A Community Intervention Team (CIT) is a specialist, health professional team that provides a rapid and integrated response to a patient with an acute episode of illness who requires enhanced services/acute intervention for a defined short period of time. This may be provided at home, in a residential setting or in the community as deemed appropriate, thereby avoiding acute hospital attendance or admission, or facilitating early discharge. 

One of the services includes administration of IV Antibiotic - via the Outpatient Parenteral Antimicrobial Therapy Program (OPAT). The OPAT national standards require that an infection specialist (Infectious disease/ Clinical Microbiologist) is consulted on the appropriateness of a prescription for IV antibiotics, the dose and duration, in order to ensure antimicrobial stewardship. CIT or OPAT nurses are available to facilitate a referral from the emergency department to avoid hospital admission, or from hospitals wards to facilitate early discharge and return to the person’s place of residence for the course of their IV antibiotics.  A pathway is in place for GPs to refer appropriate patients directly for IV antibiotics for cellulitis.

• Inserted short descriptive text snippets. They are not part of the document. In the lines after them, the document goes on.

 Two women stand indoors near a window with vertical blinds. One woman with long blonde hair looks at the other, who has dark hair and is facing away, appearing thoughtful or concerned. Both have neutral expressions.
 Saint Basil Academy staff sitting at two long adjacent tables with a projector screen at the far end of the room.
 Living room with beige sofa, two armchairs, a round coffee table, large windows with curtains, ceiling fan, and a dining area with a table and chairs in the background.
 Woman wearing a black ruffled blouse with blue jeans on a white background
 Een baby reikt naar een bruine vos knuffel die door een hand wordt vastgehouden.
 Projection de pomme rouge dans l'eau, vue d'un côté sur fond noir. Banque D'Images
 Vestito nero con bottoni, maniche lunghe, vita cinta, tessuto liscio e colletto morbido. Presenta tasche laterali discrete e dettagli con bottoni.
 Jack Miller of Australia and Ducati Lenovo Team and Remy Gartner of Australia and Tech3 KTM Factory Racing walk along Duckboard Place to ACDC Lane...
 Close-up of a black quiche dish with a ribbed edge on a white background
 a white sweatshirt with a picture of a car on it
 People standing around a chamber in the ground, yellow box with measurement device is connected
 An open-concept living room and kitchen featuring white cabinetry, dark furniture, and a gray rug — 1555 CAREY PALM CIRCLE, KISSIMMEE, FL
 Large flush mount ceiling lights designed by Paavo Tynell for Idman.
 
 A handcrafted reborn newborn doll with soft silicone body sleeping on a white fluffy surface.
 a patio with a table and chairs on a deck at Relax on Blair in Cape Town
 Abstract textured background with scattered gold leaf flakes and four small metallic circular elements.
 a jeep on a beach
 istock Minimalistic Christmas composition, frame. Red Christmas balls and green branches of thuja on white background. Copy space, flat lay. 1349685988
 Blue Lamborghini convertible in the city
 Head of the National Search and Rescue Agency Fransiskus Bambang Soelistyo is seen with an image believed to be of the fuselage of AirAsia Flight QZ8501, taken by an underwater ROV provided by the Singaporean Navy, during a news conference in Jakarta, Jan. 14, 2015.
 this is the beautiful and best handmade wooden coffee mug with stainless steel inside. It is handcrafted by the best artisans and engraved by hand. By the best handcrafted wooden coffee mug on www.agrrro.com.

Finally, I wish to advise the Deputy that on foot of a National Public Health Emergency Team (NPHET) recommendation, on 23 May a COVID-19 Expert Panel on Nursing Homes was established, to examine the complex issues surrounding the management of COVID-19 among this particularly vulnerable cohort.

The purpose of the Panel is to examine the national and international responses to the COVID-19 crisis, and to examine the emerging best practice. The main objective of the Panel is to provide immediate real-time learnings and recommendations in light of the expected ongoing impact of COVID-19 over the next 12-18 months.  COVID-19 is a new disease, which can present atypically in the frail elderly, and new evidence and best practice in its management are constantly emerging.